Dear Sir/Madam,
Hijacking of Holocaust Remembrance Day: Screening of Al Jazeera Gaza Documentary refers
I am writing to complain and protest with regard to the hijacking of the annual Holocaust Remembrance Day event to screen an Al Jazeera documentary on Gaza: “Al Shifa The Crimes they Tried To Bury”
No matter how one may feel about the recent conflict, in particular the claims made by various parties, such an event is a time of sombre reflection and not a platform for political posturing by organisations and individuals, especially those who are not directly affected by the Holocaust.
A similar event occurred in Ireland this week, resulted in the removal of Jews who turned their backs on President Higgens, in protest at his address where he referred to the Holocaust as ‘an attempted genocide’.
The screening of the documentary in this manner, alongside the lighting of candles, at the Groote Schuur auditorium in which the context of the Holocaust was stripped of its connection to AntiSemitism, was calculated to grandstand.

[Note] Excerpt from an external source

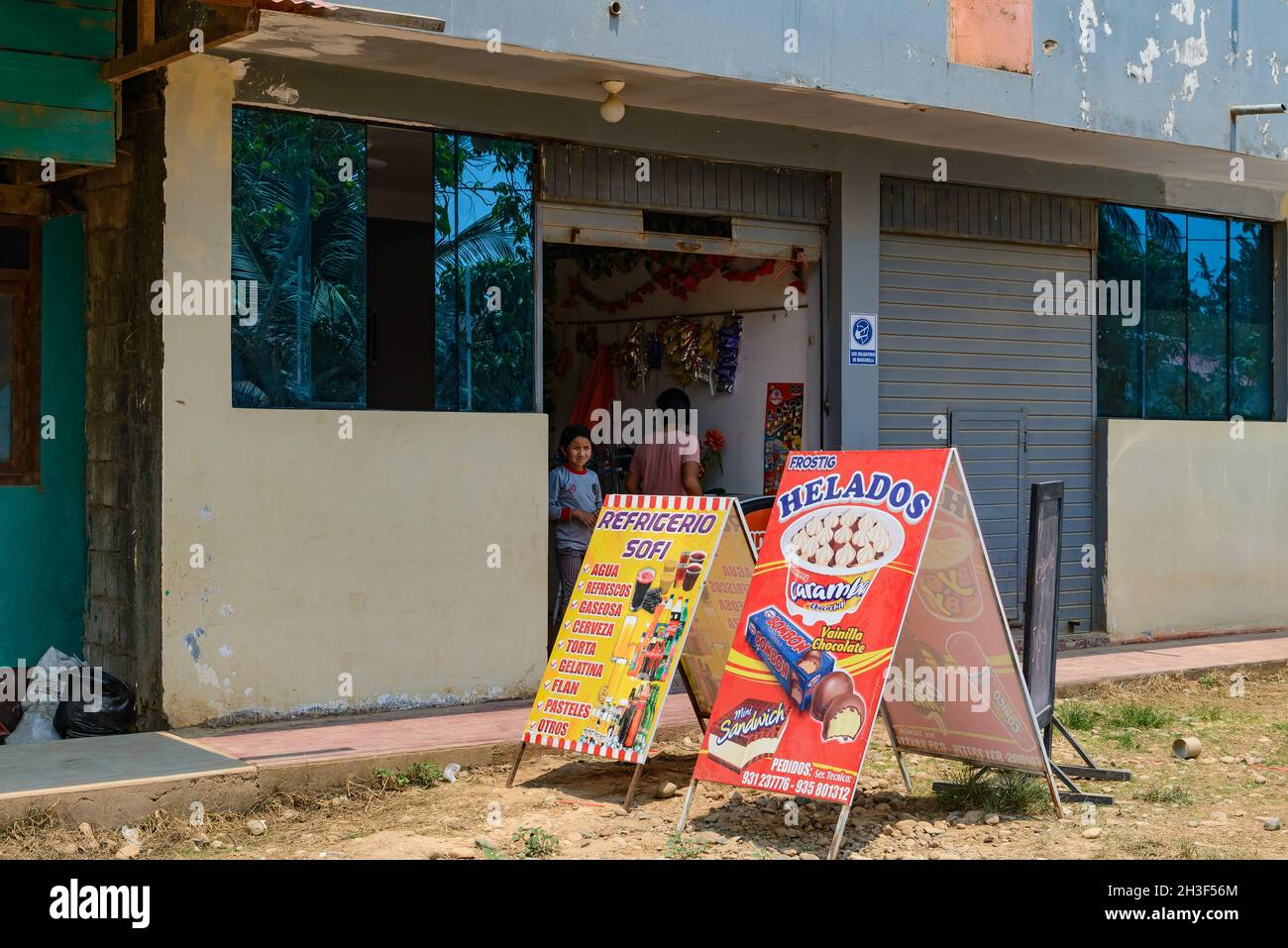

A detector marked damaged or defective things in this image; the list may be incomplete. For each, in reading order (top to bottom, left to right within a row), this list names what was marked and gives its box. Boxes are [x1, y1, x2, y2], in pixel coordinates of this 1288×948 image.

peeling paint [1126, 37, 1165, 83]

“In remembering the Holocaust, we recognize threats to freedom, dignity, and humanity – including in our own time. Today – in the face of growing economic discontent and political instability, escalating white supremacist terrorism, and surging hate and religious bigotry – we must be more outspoken than ever. We must never forget – nor allow others to ever forget, distort or deny the Holocaust.” António Guterres, United Nations Secretary-General,
Repackaging the Holocaust as if it were a mere trope, to be superseded by more contemporary issues, is not only offensive, but completely inappropriate given South Africa’s role in the tragedy involving industrial scale euthanasia of Europe’s Jewish population barely 80 years ago. A role our country refuses to acknowledge.

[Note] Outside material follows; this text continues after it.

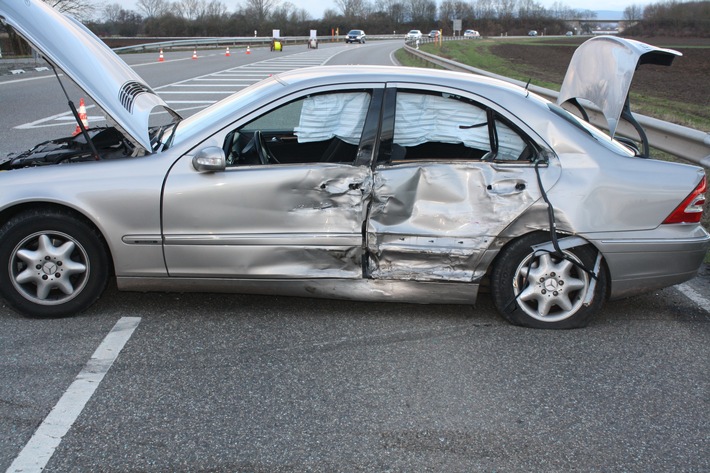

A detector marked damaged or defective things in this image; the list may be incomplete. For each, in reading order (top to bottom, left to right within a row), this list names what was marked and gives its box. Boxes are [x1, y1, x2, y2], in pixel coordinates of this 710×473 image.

damaged car door [162, 87, 384, 278]
damaged car door [368, 86, 560, 280]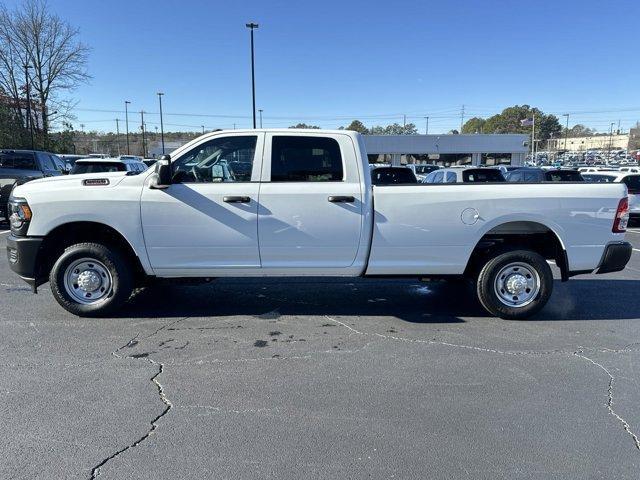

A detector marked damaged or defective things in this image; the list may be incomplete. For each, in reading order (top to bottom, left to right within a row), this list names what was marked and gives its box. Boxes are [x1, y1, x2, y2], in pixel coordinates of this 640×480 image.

It appears the following organisations were involved in this week’s event: Desmond & Leah Tutu Foundation, Palestine Solidarity Campaign, Gift of the Givers and SAJFP.
The result must be rejected as curated propaganda and replacement theology. Our constitutional rights to dignity, religious freedom and freedom from war are not served by obliterating history.

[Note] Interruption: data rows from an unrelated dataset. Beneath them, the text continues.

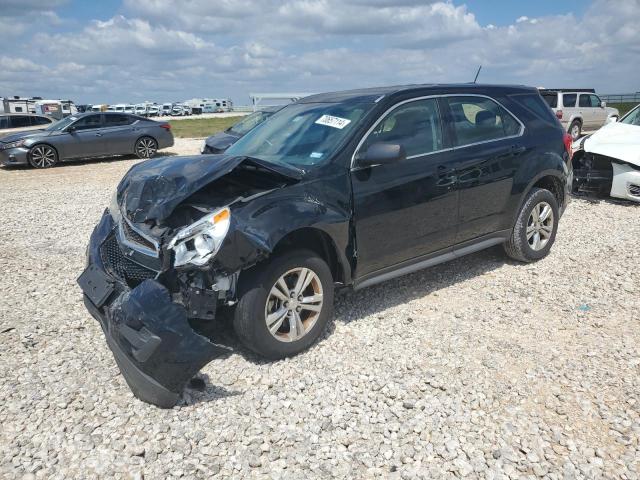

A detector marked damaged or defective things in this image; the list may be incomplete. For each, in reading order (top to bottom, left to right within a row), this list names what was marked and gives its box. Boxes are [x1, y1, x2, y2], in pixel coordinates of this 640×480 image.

detached front bumper [0, 147, 29, 166]
crumpled hood [205, 130, 240, 151]
crumpled hood [584, 122, 640, 167]
crumpled hood [117, 155, 302, 224]
broken headlight [169, 205, 231, 266]
damaged black chevrolet equinox [77, 84, 572, 406]
detached front bumper [79, 212, 230, 406]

Here is what they don’t teach you in our local history books:
One year before the 1938 Evian Conference, Minister of the Interior under the Smuts government, D F Malan passed a piece of Anti-Semitic legislation aimed at preventing Jewish refugees from Nazi Germany entering South Africa. The last ship to arrive before the law went into effect, the SS Stuttgart was thus met by Malan’s brown-shirts in Table Bay with force. South Africa later attended the Evian Conference in France where the leaders of the world discussed the “Jewish Problem” and determined to act collectively to not allow the deportation of German Jews under Hitler to continue.
With thousands entering British Palestine, both the British and Arabs began a well-publicized campaign to stop the flood. It was the Palestinian leader Amin al-Husseini, later President of the All-Palestine government in Gaza (1948-1956) who personally met with Hitler in November of 1941, appealing to the Fuhrer himself to deal with the problem. By that time, the Farhud (Arabic for Pogrom), a violent dispossession of Jews from the Middle East & North Africa at the behest of Husseini, was well under way.
This motion was backed by Arab leaders from Saudi Arabia and Iraq in a round of shuttle-boat diplomacy the same year between Berlin and the Arab world. By January of 1942, Adolf Eichmann was presenting his plan for what became known as “The Final Solution”.
It was a ‘solution’ to precisely the topic under discussion by our own government. Thus at the Wannsee Conference, in the southwestern Berlin borough of Steglitz-Zehlendorf, Germany, and with Hitler notably absent, the Nazi Party delivered its infamous address to the German High Command. A diabolical plan to deal with the 11 million Jews then under Nazi Occupation.